De là s’est amorcé tout un travail de collaboration avec Le Creuset, pour bien positionner la marque et ce qu’elle signifie aujourd’hui. Les premiers six mois ont été entièrement consacrés à l’immersion, la recherche et la définition des grandes lignes, de même que l’analyse des différentes plateformes.

« Ce temps était nécessaire pour bien comprendre et respecter l’héritage sans la brusquer et prétendre avoir tout saisi et vouloir tout changer », soutient l’associée de Polygraphe.

edith morin

directrice artistique et designer

Durant la première année, l’équipe s’est attardée à l’évolution de la papeterie, du site web, de l’infolettre, de l’emballage des produits, de la signalétique et l’affichage en boutique, du guide de normes, de même que la nouvelle approche du magazine.

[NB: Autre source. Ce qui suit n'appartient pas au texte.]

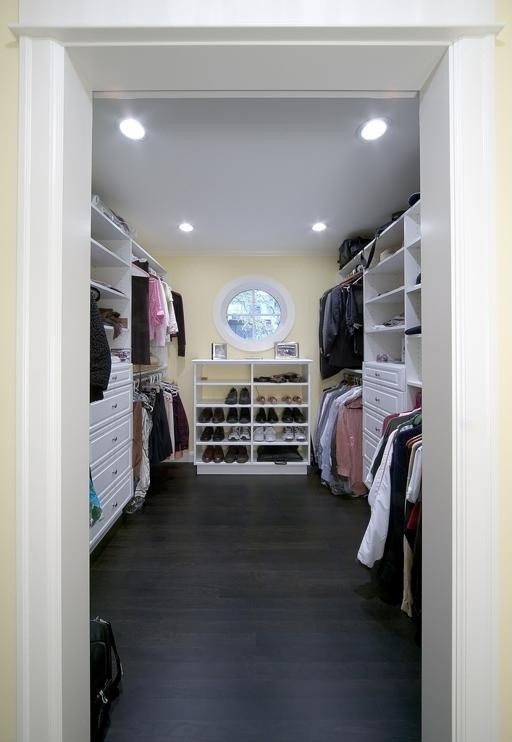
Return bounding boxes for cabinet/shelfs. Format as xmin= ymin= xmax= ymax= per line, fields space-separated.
xmin=337 ymin=199 xmax=421 ymax=507
xmin=91 ymin=205 xmax=168 ymax=550
xmin=191 ymin=358 xmax=311 ymax=477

« Le magazine auparavant était davantage un catalogue et a complètement changé de visage, notamment son nom, mais aussi les histoires qui y sont racontées, les détails sur les produits et la manière de les présenter, avec de grandes images », mentionne Edith Morin, directrice artistique et designer. 

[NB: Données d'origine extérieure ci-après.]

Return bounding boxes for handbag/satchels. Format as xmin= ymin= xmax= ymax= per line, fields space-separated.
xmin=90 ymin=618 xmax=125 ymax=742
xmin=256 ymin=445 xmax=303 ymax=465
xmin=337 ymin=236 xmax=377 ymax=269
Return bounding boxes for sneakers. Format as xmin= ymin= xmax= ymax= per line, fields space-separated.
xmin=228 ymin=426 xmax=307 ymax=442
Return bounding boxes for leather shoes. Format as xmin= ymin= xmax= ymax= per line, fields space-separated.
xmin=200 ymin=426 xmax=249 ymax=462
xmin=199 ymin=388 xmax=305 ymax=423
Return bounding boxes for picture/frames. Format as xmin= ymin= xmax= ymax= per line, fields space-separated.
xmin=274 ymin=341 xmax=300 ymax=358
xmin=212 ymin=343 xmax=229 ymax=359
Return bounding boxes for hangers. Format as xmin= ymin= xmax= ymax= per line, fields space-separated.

Un travail récurrent est aussi effectué tous les trois mois sous forme de thématique, et se décline dans le magazine, les annonces, les réseaux sociaux, le web et en boutique. 

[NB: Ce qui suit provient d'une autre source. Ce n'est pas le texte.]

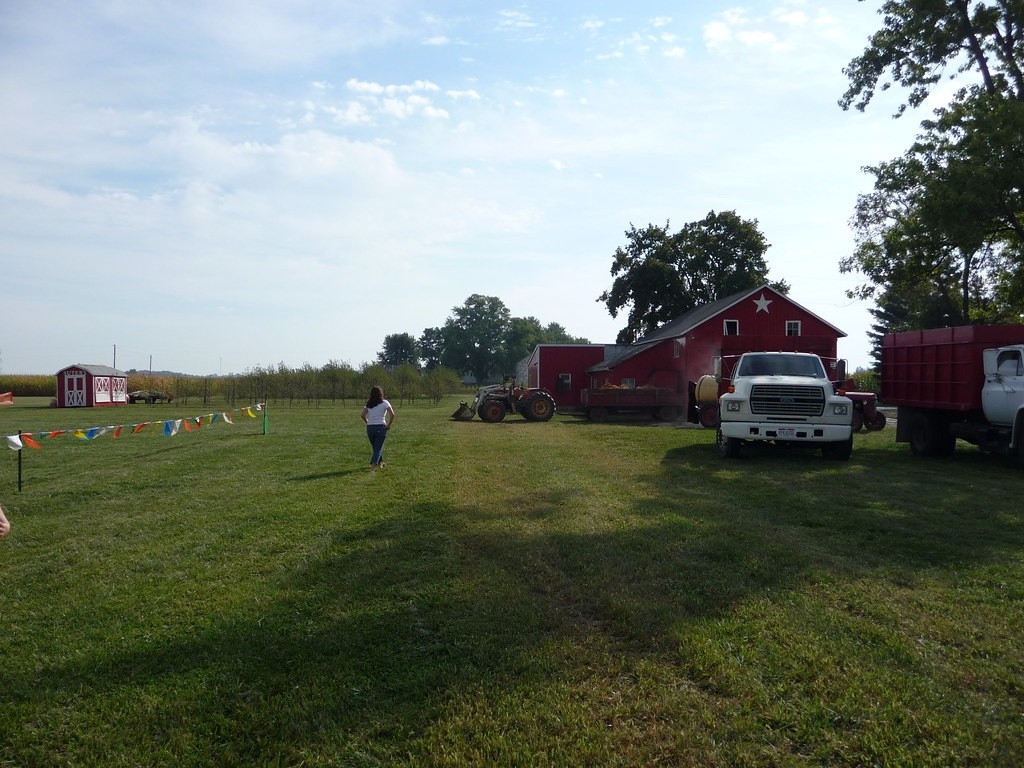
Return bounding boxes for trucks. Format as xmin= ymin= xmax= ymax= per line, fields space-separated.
xmin=716 ymin=334 xmax=855 ymax=462
xmin=880 ymin=322 xmax=1024 ymax=467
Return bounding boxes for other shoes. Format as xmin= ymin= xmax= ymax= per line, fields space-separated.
xmin=378 ymin=461 xmax=385 ymax=468
xmin=370 ymin=463 xmax=376 ymax=470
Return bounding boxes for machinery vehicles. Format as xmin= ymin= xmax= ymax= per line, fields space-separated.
xmin=452 ymin=380 xmax=556 ymax=423
xmin=837 ymin=387 xmax=886 ymax=435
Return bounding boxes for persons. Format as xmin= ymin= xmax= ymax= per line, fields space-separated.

Quoi laisser aller, quoi garder

Polygraphe n’a pas changé au logo, ni à la couleur orange appelée Flame. « C’était, selon nous, des intouchables, de grands classiques qui étaient profondément ancrés dans les esprits », mentionne Sébastien Bisson.

L’héritage autour du produit, soit son esthétisme, sa durabilité et sa qualité, a été embrassé par l’équipe pour propulser la création. « C’est une célébration de l’objet, à tous les niveaux, résume Marie-Claude Fortin. On ne croit pas qu’il faut toujours faire table rase et réinventer à chaque fois, surtout quand un héritage est positif comme celui de Le Creuset. »

Dans les communications, le ton de la marque devait aussi être respecté, lequel se décrirait comme étant confiant, mais jamais hautain. « On l’a seulement actualisé à certains égards pour parler à une clientèle plus large », précise-t-elle.

L’image de marque mise à jour a été réfléchie également de manière à être pérenne : couleur, logo, grille graphique et mise en page. Bref, tout ce qui touche à l’enveloppe de l’identité.

« L’expression photographique, qui prend une grande place, devra toutefois être remis au goût du jour au fil des saisons, des nouveaux produits et de leurs caractéristiques, mais tout en gardant les bases solides », précise Edith Morin.

Ces « fondations » se traduisent par des compositions graphiques et épurées, des décors sobres et immaculés avec certains niveaux de couleur, mais qui s’éloignent de la cuisine. C’est Virginie Gosselin qui signe les photographies.

« On tourne trois grosses séances de photographie par année et à chacune, on fait de petits pas pour apporter des éléments nouveaux, toujours dans cette intention de progresser », affirme Sébastien Bisson.